**Trecho selecionado**.
--

A Semana Santa é tradicionalmente vivida como um ciclo de memória litúrgica. No entanto, quando submetida ao rigor da crítica histórica do estudioso John Dominic Crossan e à lente teológico-pastoral do carisma scalabriniano, ela emerge como um manifesto de resistência e uma epifania da condição humana em movimento. Este artigo propõe uma síntese entre o “Jesus Histórico” — o camponês judeu que desafiou o Império — e o “Cristo Migrante” — aquele que continua a sua Via Crucis nas fronteiras da contemporaneidade.
A Entrada em Jerusalém: o confronto de duas procissões
Crossan descreve a entrada de Jesus em Jerusalém não como um evento isolado, mas como uma “anti-procissão”. Enquanto o Prefeito Romano, Pôncio Pilatos, entrava na cidade pelo Oeste com a pompa militar da cavalaria imperial (representando a Pax Romana através da força), Jesus entrava pelo Leste montado em um burro, simbolizando a paz profética e a justiça distributiva.

--

**Extrato de dados**.
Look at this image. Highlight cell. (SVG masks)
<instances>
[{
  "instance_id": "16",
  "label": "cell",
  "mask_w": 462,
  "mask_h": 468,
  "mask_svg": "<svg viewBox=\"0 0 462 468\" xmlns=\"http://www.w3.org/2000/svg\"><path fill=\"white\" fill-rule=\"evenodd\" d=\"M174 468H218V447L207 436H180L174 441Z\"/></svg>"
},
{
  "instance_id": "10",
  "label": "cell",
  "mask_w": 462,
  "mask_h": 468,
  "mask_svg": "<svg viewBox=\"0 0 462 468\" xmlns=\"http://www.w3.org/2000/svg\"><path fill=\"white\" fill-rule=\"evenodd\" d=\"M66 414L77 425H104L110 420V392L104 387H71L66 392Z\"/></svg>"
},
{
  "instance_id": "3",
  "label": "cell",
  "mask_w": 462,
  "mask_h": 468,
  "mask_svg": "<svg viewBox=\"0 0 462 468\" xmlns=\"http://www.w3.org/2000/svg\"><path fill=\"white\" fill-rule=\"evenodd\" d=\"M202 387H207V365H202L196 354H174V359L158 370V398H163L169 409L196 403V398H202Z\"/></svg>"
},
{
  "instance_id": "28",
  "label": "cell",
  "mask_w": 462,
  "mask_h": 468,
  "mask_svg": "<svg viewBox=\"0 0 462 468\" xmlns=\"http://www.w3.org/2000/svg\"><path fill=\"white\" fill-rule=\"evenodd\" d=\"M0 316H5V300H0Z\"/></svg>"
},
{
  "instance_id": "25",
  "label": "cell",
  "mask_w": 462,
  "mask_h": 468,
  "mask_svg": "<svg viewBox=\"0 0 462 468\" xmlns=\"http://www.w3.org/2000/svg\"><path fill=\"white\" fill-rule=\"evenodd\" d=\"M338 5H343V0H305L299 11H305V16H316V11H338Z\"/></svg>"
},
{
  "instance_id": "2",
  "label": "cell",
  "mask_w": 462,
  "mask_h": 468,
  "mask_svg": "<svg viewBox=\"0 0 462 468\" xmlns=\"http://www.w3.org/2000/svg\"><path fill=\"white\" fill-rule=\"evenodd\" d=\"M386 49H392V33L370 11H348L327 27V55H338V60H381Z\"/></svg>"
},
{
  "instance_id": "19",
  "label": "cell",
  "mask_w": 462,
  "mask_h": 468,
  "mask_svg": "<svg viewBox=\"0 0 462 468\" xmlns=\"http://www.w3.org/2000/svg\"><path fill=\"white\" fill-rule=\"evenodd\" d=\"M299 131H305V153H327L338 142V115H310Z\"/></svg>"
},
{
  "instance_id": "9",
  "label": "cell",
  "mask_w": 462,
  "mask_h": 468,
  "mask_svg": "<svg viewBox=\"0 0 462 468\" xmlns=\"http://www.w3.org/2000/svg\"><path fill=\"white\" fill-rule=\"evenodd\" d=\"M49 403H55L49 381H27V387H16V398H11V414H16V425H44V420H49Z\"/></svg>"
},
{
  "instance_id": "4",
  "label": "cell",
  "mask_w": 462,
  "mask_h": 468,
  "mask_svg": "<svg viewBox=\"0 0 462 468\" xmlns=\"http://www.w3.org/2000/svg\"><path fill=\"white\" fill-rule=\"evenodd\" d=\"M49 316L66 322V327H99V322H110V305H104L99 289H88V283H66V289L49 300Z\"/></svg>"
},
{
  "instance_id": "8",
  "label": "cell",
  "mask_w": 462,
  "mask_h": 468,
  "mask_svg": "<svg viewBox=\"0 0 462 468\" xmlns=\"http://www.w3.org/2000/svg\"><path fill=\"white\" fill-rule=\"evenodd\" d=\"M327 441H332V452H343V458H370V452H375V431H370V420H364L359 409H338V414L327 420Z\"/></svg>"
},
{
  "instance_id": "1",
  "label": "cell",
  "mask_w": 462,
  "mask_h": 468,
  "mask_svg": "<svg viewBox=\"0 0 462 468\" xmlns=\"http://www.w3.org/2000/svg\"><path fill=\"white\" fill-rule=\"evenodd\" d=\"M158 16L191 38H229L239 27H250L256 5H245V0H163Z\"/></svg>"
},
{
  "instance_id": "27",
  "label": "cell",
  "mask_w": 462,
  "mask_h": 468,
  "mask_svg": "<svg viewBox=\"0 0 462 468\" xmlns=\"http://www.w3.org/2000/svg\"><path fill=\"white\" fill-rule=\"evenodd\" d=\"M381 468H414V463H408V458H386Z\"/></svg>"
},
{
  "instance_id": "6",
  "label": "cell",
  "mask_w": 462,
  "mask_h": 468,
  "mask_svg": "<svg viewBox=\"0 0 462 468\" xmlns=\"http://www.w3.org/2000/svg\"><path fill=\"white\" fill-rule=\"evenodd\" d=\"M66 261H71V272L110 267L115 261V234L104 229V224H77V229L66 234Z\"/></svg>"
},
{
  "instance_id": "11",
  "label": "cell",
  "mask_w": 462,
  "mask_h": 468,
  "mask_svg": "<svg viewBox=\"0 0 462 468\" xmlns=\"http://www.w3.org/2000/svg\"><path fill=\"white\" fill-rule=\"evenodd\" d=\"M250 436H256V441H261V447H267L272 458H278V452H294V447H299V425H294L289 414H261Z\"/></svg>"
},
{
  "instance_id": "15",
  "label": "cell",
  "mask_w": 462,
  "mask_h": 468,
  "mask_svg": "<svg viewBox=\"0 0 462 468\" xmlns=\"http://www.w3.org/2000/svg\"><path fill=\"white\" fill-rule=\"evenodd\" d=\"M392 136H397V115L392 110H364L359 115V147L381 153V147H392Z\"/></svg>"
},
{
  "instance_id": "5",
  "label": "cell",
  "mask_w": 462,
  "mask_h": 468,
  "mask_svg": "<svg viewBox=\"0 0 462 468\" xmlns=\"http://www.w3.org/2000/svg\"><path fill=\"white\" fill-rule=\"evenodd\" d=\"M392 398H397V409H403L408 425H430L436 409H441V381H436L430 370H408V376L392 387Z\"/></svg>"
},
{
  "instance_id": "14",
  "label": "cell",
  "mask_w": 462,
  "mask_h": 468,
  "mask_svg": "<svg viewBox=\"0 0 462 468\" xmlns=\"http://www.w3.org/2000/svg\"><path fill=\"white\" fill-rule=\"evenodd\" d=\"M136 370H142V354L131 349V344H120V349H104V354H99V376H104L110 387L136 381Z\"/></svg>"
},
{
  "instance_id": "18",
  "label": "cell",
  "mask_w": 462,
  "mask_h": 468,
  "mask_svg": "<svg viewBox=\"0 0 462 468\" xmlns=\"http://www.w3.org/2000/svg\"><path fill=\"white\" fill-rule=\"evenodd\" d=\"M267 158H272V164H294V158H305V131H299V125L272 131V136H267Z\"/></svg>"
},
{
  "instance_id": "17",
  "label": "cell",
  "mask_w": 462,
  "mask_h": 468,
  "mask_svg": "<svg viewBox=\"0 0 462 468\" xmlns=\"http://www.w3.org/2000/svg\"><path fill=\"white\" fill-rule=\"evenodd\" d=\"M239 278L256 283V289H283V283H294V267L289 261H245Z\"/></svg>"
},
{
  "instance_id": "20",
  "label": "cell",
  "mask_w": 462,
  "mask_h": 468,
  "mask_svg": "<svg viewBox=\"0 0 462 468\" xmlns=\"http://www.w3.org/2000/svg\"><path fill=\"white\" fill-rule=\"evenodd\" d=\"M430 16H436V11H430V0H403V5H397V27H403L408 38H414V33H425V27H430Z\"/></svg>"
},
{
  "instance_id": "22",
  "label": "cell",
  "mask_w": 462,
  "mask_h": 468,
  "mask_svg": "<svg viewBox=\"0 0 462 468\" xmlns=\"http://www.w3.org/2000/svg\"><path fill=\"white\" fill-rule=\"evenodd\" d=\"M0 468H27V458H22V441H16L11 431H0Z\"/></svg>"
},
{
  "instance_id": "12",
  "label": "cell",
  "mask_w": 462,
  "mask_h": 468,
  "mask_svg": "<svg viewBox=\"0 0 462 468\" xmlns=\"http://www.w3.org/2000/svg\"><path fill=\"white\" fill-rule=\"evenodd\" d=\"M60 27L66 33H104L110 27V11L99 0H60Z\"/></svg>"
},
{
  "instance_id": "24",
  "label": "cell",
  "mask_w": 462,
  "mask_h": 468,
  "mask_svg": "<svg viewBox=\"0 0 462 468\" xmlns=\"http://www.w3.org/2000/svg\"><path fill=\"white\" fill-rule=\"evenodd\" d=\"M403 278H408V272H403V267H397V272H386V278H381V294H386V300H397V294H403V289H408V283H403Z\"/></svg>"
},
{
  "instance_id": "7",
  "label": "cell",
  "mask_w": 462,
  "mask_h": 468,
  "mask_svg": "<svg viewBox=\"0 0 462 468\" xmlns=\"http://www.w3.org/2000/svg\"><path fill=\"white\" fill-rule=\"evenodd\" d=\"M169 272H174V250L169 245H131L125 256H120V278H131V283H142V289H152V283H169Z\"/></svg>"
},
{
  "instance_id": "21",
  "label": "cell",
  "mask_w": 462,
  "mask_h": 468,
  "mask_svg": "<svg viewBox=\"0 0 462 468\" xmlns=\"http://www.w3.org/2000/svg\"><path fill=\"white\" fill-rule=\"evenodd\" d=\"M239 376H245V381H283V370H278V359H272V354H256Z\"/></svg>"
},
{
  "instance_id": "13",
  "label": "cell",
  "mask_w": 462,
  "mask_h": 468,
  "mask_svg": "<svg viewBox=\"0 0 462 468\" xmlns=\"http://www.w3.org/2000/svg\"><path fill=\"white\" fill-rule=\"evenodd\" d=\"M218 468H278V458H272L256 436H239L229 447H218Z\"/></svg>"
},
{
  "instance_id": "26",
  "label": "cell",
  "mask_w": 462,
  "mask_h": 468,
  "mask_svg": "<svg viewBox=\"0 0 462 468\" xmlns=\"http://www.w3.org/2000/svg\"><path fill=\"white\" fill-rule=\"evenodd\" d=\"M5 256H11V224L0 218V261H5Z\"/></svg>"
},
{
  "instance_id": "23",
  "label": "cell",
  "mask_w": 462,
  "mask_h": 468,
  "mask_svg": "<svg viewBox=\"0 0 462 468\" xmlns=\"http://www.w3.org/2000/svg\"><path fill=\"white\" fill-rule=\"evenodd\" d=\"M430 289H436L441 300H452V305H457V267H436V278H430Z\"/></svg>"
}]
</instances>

--

**Exercícios propostos**.
A: No texto sobre a Semana Santa, por qual lado da cidade Jesus entrava em Jerusalém, segundo a descrição de Crossan?
B: Retome o texto sobre a Semana Santa logo após a última frase apresentada, mantendo o mesmo registro.
O material foi extraído de uma fonte distinta da do trecho.

**Respostas por item**.
A: Pelo Leste, montado em um burro.

B:
Essa dualidade reflete o conflito nas fronteiras atuais. De um lado, o “Império” das leis restritivas, da militarização das divisas e da exclusão; do outro, a “procissão” dos vulneráveis — migrantes e refugiados que, com sua humildade e necessidade, questionam a soberania das nações que se fecham ao diferente. A entrada de Jesus é a entrada do “estrangeiro” que reivindica seu lugar na cidade santa.
O Julgamento e a Criminalização da Esperança
Para Crossan, o processo contra Jesus foi um ato político-jurídico necessário para manter a estabilidade do sistema de dominação. Jesus não foi morto por motivos puramente religiosos, mas porque sua proposta de um “Reino de Deus” — onde a mesa era aberta a todos (comensalidade radical) — tornava o sistema imperial obsoleto.
Aqui, o julgamento de Jesus espelha a criminalização da migração. Assim como Jesus foi rotulado como um subversivo, o migrante é frequentemente tratado como um “ilegal” ou uma ameaça à ordem pública. O “Pretório” moderno são os centros de detenção e os tribunais de imigração, onde a dignidade humana é muitas vezes sacrificada em nome de uma suposta segurança nacional.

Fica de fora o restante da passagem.